In April 2005, Kerrang! magazine ranked him No. 28 in their "50 Sexiest People in Rock" poll. Cosmopolitan also chose him as the sexiest rocker of 2003 and 2004. NME Magazine voted him the "14th Greatest Rock 'n' roll Hero of all time", ahead of John Lennon and Bob Dylan. Bellamy also won the Sexiest Male Award at the 2007 NME Awards. He won again in 2009, 2010, 2011, 2013 and 2014 and was nominated in 2012. Bellamy, however, declared himself "too short to be sexy" (he is 5' 7"), and said the award should have gone to Dominic Howard, Muse's drummer. Bellamy also won the "Hero of the Year" award at the 2012 NME Awards. On 26 September 2008, the University of Plymouth awarded the members of Muse an honorary doctorate degree for their work in music.

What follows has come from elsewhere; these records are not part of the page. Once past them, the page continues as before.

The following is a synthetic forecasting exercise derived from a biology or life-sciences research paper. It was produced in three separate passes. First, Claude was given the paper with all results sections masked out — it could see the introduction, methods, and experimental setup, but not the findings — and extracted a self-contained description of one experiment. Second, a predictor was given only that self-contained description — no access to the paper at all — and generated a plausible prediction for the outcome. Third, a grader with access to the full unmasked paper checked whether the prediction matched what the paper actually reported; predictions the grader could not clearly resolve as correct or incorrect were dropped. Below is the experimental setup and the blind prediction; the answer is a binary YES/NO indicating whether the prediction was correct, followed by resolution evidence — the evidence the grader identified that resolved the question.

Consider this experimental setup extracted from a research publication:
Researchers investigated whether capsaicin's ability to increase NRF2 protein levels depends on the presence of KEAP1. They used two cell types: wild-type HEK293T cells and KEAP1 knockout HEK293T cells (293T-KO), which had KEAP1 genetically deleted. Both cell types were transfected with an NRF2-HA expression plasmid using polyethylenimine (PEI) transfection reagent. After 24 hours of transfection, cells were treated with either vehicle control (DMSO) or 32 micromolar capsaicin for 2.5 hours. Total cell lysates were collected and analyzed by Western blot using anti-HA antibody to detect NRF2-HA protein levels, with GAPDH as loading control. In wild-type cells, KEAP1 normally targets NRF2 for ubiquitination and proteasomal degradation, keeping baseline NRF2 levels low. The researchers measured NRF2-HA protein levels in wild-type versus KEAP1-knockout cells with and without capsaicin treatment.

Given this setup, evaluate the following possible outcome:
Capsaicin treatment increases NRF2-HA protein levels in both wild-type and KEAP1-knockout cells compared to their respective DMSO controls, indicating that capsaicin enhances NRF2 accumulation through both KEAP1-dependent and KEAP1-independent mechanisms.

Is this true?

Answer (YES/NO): NO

In the January 2010 edition of Total Guitar, Bellamy was named "Guitarist of the Decade" and was proclaimed to be "the Hendrix of his generation". In the Guinness Book of World Records 2010, Bellamy is credited as holding the world record for most guitars smashed on a tour. His record, 140, was set during the Absolution Tour. In April 2010, Bellamy was named the eighth best front man of all time by the readers of Q. In December 2010, MusicRadar readers voted Bellamy the 9th greatest lead singer of all time. In 2010, a BBC Radio 6 survey named Bellamy the third-best guitarist of the last 30 years.

Political views 
Bellamy describes himself as a "left-leaning libertarian", "in the realm of Noam Chomsky". He coined the term "meta-centrism" to describe his political views in 2022, calling it "an oscillation between liberal, libertarian values for individuals ... but then more socialist on things like land ownership, nature and energy distribution". He supports the abolition of the British monarchy, the abolition of the House of Lords, decentralised government, decarbonisation, land value tax and limits on the size of corporations. In 2009, Bellamy said he had been influenced by Confessions of an Economic Hitman by John Perkins for the song "Uprising", and expressed his views that lobbyists have undue influence on politics. He said that "when people become powerful they often have a disregard for public opinion". 

Bellamy expressed interest in conspiracy theories, including the theory that the 9/11 attacks were an "inside job". However, in 2022, he described these notions as quackery and said he had abandoned them. He said conspiracy theories were attractive because they were distractions from pressing issues and that "there's a comfort that maybe human beings somewhere, even if they're evil, are in control, when in fact the truth is far more frightening – there are no humans in control and it's all a bunch of chaos". Bellamy invests in startups in Silicon Valley focusing on clean energy. He said: "That has given me optimism. When you hear their ideas and their vision for the future, it does give you genuine hope that a lot of the biggest issues we're facing could be solved." Bellamy is vaccinated against COVID-19 and supports masking during the COVID-19 pandemic.

Bellamy expressed discomfort when the lyrics of Muse's 2009 album The Resistance were adopted by the rightwing Fox News anchor Glenn Beck, and when the song "Uprising" was used in YouTube videos advocating for conspiracy theories. Muse refused requests from American politicians to use "Uprising" in their rallies. Beck responded in an open letter to Bellamy: "As uncomfortable as it might be for you, I will still play your songs loudly. To me your songs are anthems that beg for choruses of unity and pose the fundamental question facing the world today – can man rule himself?"

Personal life
Bellamy began dating the American actress Kate Hudson in mid-2010. They became engaged in April 2011. Their son, Bingham Bellamy, was born in July 2011. In December 2014, Bellamy and Hudson announced that they had ended their engagement. Bellamy mentioned applying for an Irish passport due to Brexit, as he qualifies for one through his Belfast-born mother. During a concert at Tennent's Vital 2017 in Belfast, Bellamy told the crowd that he was found to be 53% Irish following a DNA test.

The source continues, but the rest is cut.